What happens when you have a legacy system though? It often doesn’t make practical sense to throw out a functioning system just to replace it with the “latest and greatest”. Also, software solutions rarely fit a “one size fits all” approach. You may also find yourself in a “hybrid” or “brownfield” situation.
For example, perhaps you have a legacy messaging bus that is not just used for your serverless application but also used for IoT devices. This is a perfect example of when you will have a “hybrid environment”. Dismantling a working system just to improve the backend makes no sense. We can still modernize our applications with serverless eventing.
I am a fan of Apache Kafka. Admittedly, I didn’t know much about Kafka prior to my time at Google. Through my interactions, I got to know the people at Confluent and they taught me about the ins and outs of Kafka. Scalyr has an amazing blog post that goes into the benefits of Kafka. Confluent also has some information here on Enterprise use-cases for Kafka.
My TL;DR is that Kafka is an open source stream-processing platform with high through-put, low latency, and reliable sends. This is ideal for people who want to ensure that their messages are reliably sent in the order that they were received and in real time. That’s probably why a significant number of Fortune 100 companies use them.
In this demo, we will use Confluent Cloud Operator. There are many other such as Strimzi but I chose the Confluent Operator for a few reasons.

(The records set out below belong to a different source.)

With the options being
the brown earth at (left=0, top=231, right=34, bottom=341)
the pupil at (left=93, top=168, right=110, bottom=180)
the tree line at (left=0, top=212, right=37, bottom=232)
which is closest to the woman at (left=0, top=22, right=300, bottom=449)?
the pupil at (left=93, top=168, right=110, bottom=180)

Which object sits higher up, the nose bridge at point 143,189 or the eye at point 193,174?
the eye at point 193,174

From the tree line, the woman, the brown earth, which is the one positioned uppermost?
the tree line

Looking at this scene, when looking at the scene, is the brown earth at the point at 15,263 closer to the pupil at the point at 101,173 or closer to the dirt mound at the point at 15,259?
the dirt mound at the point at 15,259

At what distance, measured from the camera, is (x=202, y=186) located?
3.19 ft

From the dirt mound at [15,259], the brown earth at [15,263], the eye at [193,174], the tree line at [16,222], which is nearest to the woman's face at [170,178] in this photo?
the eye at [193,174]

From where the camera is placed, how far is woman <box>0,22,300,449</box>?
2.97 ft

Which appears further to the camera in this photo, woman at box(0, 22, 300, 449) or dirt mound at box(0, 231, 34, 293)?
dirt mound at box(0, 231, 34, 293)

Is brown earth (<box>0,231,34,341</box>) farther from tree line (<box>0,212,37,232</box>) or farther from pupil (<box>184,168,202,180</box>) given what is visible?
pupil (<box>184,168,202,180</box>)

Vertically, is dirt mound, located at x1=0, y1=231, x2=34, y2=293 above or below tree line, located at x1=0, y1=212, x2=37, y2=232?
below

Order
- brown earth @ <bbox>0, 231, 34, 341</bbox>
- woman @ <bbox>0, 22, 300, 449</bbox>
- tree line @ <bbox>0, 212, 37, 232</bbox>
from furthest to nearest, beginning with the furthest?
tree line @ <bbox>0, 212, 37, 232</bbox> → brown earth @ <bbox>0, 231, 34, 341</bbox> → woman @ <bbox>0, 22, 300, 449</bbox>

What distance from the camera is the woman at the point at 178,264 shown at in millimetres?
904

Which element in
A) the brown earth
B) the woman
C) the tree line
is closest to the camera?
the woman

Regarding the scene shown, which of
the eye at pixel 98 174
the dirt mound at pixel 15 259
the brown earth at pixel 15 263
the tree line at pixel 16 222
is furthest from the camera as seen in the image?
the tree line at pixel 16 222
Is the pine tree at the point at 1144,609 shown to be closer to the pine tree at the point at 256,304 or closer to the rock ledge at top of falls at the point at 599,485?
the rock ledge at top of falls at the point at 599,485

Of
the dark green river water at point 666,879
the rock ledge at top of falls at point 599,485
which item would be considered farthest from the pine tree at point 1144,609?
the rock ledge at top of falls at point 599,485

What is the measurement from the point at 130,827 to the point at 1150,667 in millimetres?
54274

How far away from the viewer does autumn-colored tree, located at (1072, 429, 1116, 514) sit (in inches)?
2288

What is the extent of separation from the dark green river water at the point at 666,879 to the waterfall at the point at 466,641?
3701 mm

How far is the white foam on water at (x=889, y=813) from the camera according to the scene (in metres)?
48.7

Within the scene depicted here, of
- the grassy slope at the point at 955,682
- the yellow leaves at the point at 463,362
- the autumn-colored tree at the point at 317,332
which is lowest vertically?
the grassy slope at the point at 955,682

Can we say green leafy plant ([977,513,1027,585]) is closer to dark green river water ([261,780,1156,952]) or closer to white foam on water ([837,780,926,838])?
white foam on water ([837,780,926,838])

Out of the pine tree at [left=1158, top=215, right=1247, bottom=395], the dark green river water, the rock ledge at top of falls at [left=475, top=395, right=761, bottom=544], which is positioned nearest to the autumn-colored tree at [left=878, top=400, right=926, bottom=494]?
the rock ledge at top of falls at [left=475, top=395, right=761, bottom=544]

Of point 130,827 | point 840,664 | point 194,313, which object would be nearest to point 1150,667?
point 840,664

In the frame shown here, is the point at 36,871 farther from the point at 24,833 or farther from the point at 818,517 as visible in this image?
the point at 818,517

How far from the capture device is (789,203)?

So let’s check out my tutorial here. I will wait for you to complete
Do Lab
Come Back
That was fun wasn’t it? We basically created an application that would go pull currency exchange information and send it to a Kafka Producer. While this simple example doesn’t seem like much, imagine having 100 microservices that all conduct their own processing with currency and they need to send them to Kafka. Would it make sense to have developers hard code connectors into each microservice, giving the Kafka administrator many points of failure to diagnose? How about supporting multiple libraries as some services are written in NodeJS, some in Go, and some in Python?
You create a service to simply egress the data outside of the container and let the SinkBinding determine where those messages should go.Then you can connect to an event sink which can be one service or a multitude of services using Channels, Brokers, and Triggers. You conceivably have one code base to handle the Kakfa Event Production while supporting multiple microservices.